Electronic resources


  • Kirkus Reviews : Kirkus Reviews 2021 May #2
    The bestselling author turns to the Covid-19 pandemic and the failure of the U.S. government to contain it effectively. "Trump was a comorbidity," one source told Lewis, speaking of the spread of the virus through the country. The Trump administration ignored the threat, failed to act on it, and then tried to suppress those who were advocating lockdowns, school closures, and other measures to avoid the worst-case scenarios that emerged. As Lewis notes, the Lancet, one of the world's leading medical journals, calculated that if the U.S. had followed the models of its G7 partners, 180,000 of the nearly 600,000 victims would still be alive. In an intricate background section, Lewis delivers a study of how epidemiologists and others had long predicted the pandemic. A high school student, for example, developed a model for a science-fair project in which she determined that an effective means of control would be to vaccinate young people first, since they were the ones who were interacting socially-just the opposite of the tactic later used of vaccinating older people first. Other case studies include the work of a dauntless California public health examiner who tracked the spread of hepatitis and other communicable diseases, all of which provided object lessons that were often lost to political considerations. George W. Bush emerges as a perhaps unlikely case of someone who did the right thing with respect to epidemics while Barack Obama stumbled before getting it right. As for his successor, Lewis writes, "the Trump White House lived by the tacit rule last observed by the Reagan administration: the only serious threat to the American way of life came from other nation-states." The result was a woefully disjointed response that "got pushed down in the system, onto local health officers," most of whom were unprepared for the challenge and lacked the means to do much about it. An urgent, highly readable contribution to the literature of what might be called the politics of disease. Copyright Kirkus 2021 Kirkus/BPI Communications. All rights reserved.

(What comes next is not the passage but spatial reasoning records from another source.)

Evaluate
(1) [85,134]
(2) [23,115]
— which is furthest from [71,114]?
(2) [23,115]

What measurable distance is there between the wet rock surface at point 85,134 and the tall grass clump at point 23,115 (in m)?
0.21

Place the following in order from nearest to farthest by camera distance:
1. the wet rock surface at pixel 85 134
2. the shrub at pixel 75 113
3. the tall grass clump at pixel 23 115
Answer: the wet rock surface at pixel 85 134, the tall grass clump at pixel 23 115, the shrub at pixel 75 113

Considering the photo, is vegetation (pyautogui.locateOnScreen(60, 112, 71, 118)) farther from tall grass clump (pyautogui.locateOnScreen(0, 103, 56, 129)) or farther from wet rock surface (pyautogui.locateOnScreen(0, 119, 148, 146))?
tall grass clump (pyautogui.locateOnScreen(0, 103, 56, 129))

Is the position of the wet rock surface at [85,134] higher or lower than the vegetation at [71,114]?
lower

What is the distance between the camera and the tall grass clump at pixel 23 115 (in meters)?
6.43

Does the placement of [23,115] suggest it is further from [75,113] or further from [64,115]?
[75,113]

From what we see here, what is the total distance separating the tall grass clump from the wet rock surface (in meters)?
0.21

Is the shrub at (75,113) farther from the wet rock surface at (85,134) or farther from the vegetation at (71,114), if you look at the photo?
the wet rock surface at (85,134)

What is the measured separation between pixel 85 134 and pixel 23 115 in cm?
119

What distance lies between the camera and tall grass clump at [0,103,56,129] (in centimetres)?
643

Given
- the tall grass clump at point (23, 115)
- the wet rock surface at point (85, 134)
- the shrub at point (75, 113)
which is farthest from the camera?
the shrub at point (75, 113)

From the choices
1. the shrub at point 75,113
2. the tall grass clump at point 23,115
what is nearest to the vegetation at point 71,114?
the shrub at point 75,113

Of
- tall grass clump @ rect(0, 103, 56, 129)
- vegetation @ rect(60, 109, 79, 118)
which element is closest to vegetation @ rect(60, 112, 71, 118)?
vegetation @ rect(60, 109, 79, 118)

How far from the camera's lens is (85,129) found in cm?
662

  • PW Annex Reviews : Publishers Weekly Annex Reviews

    Maverick doctors, scientists, and public health officials took charge of the fight against Covid-19 when the CDC and the Trump administration failed to act, according to this illuminating rehash of recent history. Lewis (The Fifth Risk) spotlights a group of doctors who overcame bureaucratic inertia and conventional wisdom to write the U.S.'s pandemic response plan in 2007, after President George W. Bush read a history of the 1918 Spanish flu pandemic and asked what the government would do in such a scenario. Carefully reinterpreting data from 1918, Veterans Affairs official Carter Mecher and other group members developed a "Swiss Cheese strategy" of multiple social interventions (school closures, bans on group gatherings, etc.) layered on top of one another to contain a disease outbreak until a vaccine could be developed. In January 2020, Mecher used sketchy, incomplete data emerging from China to forecast the spread of Covid-19 in the U.S., and shared his findings with California deputy chief health officer Charity Dean, who eventually convinced Gov. Gavin Newsom to issue the country's first statewide stay-at-home order. Though the book's first half is somewhat slow-going, Lewis draws vivid profiles of Mecher and Dean, in particular, and litters the narrative with lucid explanations of epidemiology, disease modeling, and genomic sequencing. Readers will be aghast that these experts weren't leading the battle from the start. (Apr.)